[TO-DO ITEM A] Using the CFTC text, explain in one to three sentences why the CFTC brought its civil enforcement action against Phy Capital Investments, LLC and its CEO.
[TO-DO ITEM B] According to the CFTC text, in what year was Phy Capital Investments, LLC formed?
[TO-DO ITEM C] From the CFTC text, copy everything from "The U.S. Commodity" down to "time to reconsider.".

[SOURCE TEXT]
* * *

The U.S. Commodity Futures Trading Commission (“CFTC”) sent a strong message to Chief Compliance Officers (“CCO”) this week when it held a CCO held accountable for lying to the National Futures Association (“NFA”) during an examination. Also, if you did not believe the CFTC’s message about its intention to reach across borders to pursue bad actors, it’s time to reconsider.

Earlier this year the CFTC instituted a civil enforcement action against Phy Capital Investments, LLC and its CEO, Fabio Bretas de Freitas. The firm was formed in 2016 and the CEO solicited participants to invest in a pool to trade commodity futures contracts. According to the CFTC, despite representing to pool participants that it made substantial commodity trading profits, the firm never engaged in any trading activity and instead misappropriated participant funds. The civil charges against the firm and the CEO included various forms of fraud as well as making misstatements and omissions to the National Futures Administration (“NFA”).

* * *

[AVAILABLE DATA]
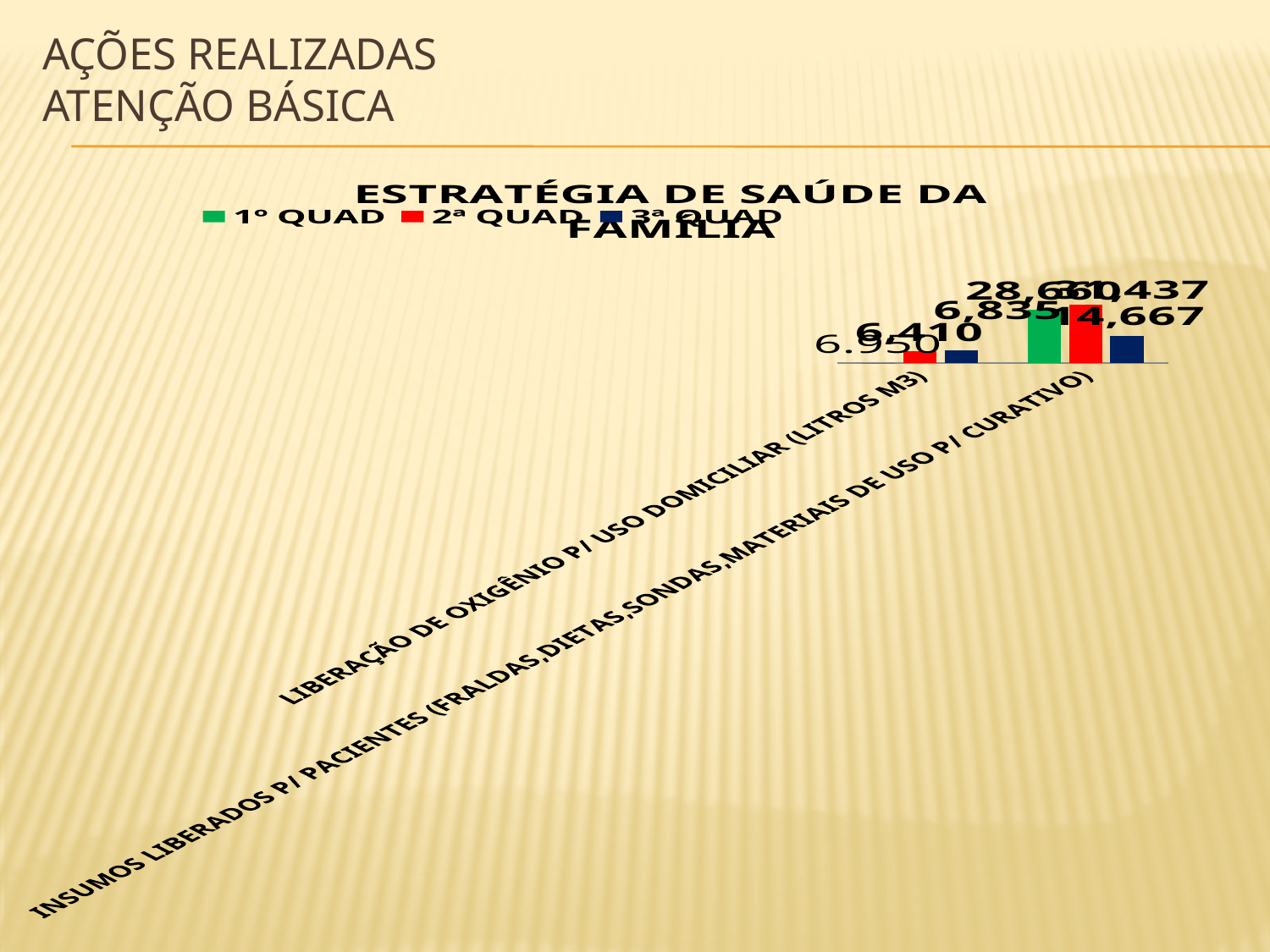
Which series are listed in the chart legend? 1º QUAD, 2ª QUAD, 3ª QUAD Which category has the higher 3ª QUAD value? INSUMOS LIBERADOS P/ PACIENTES (FRALDAS,DIETAS,SONDAS,MATERIAIS DE USO P/ CURATIVO) What is the 3ª QUAD value for LIBERAÇÃO DE OXIGÊNIO P/ USO DOMICILIAR (LITROS M3)? 6,835 For LIBERAÇÃO DE OXIGÊNIO P/ USO DOMICILIAR, which is larger: the 2ª QUAD value or the 3ª QUAD value? 3ª QUAD What is the 2ª QUAD value for LIBERAÇÃO DE OXIGÊNIO P/ USO DOMICILIAR (LITROS M3)? 6,410 What is the 3ª QUAD value for INSUMOS LIBERADOS P/ PACIENTES (FRALDAS,DIETAS,SONDAS,MATERIAIS DE USO P/ CURATIVO)? 14,667 How many categories are shown on the x axis of the chart? 2 What is the title of the chart? ESTRATÉGIA DE SAÚDE DA FAMÍLIA What kind of chart is shown on the slide? bar chart How many series does the chart legend list? 3 What is the difference between the 3ª QUAD and 2ª QUAD values for LIBERAÇÃO DE OXIGÊNIO P/ USO DOMICILIAR? 425 For INSUMOS LIBERADOS P/ PACIENTES, which series has the lowest value? 3ª QUAD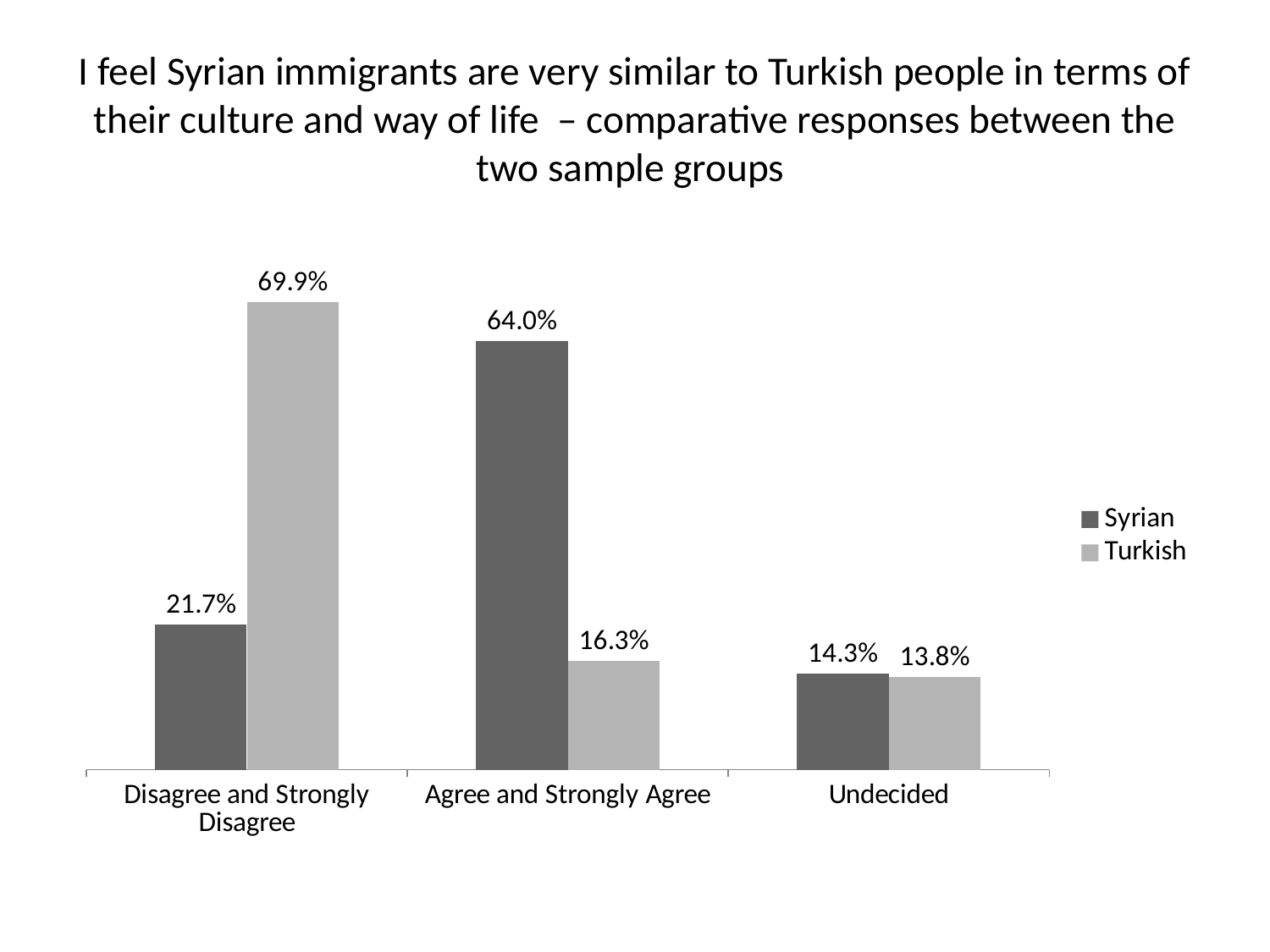
What kind of chart is shown on the slide? Bar chart What percentage of the Syrian sample responded 'Agree and Strongly Agree'? 64.0% What is the difference between the Turkish and Syrian values for 'Disagree and Strongly Disagree'? 48.2% How many response categories are shown on the x axis? 3 What percentage of the Turkish sample responded 'Disagree and Strongly Disagree'? 69.9% Which response category has the lowest value for the Syrian sample? Undecided What percentage of the Turkish sample responded 'Undecided'? 13.8% How many series does the legend list? 2 For 'Agree and Strongly Agree', which sample group has the larger value, Syrian or Turkish? Syrian Which response category has the highest value for the Turkish sample? Disagree and Strongly Disagree What percentage of the Syrian sample responded 'Disagree and Strongly Disagree'? 21.7% What is the difference between the Syrian and Turkish values for 'Agree and Strongly Agree'? 47.7%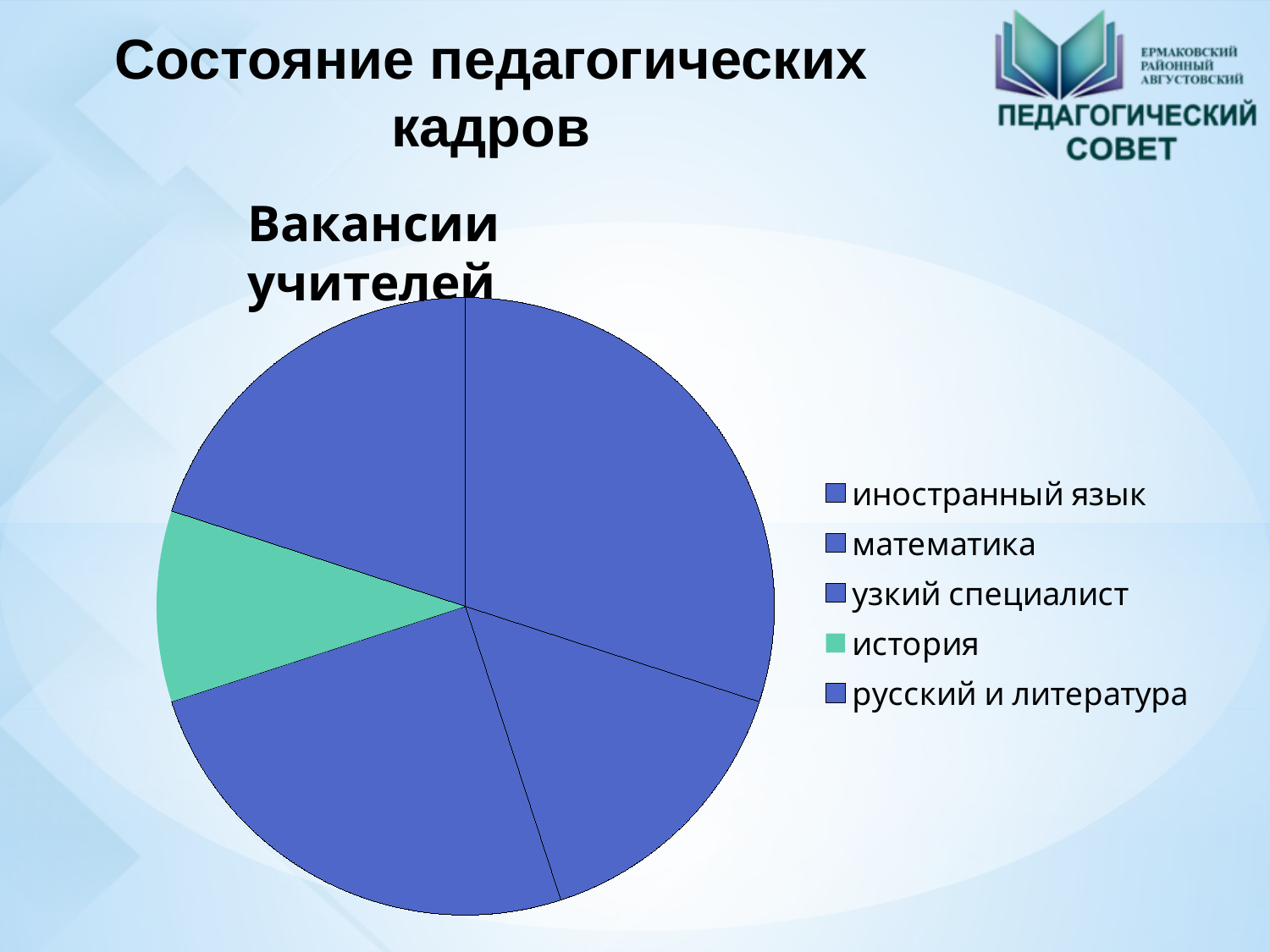
Which category is listed first in the legend? иностранный язык What is the title of the chart? Вакансии учителей Which category has the smallest slice of the pie? история How many entries does the legend list? 5 How many slices does the pie chart have? 5 Which category is shown in green in the pie chart? история What kind of chart is shown on the slide? pie chart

* * *

[ANSWER AREA A] The firm told pool participants that it had made substantial commodity trading profits, but according to the CFTC it never did any trading at all. Instead, it misappropriated the participants' funds.

[ANSWER AREA B] 2016

[ANSWER AREA C]
The U.S. Commodity Futures Trading Commission (“CFTC”) sent a strong message to Chief Compliance Officers (“CCO”) this week when it held a CCO held accountable for lying to the National Futures Association (“NFA”) during an examination. Also, if you did not believe the CFTC’s message about its intention to reach across borders to pursue bad actors, it’s time to reconsider.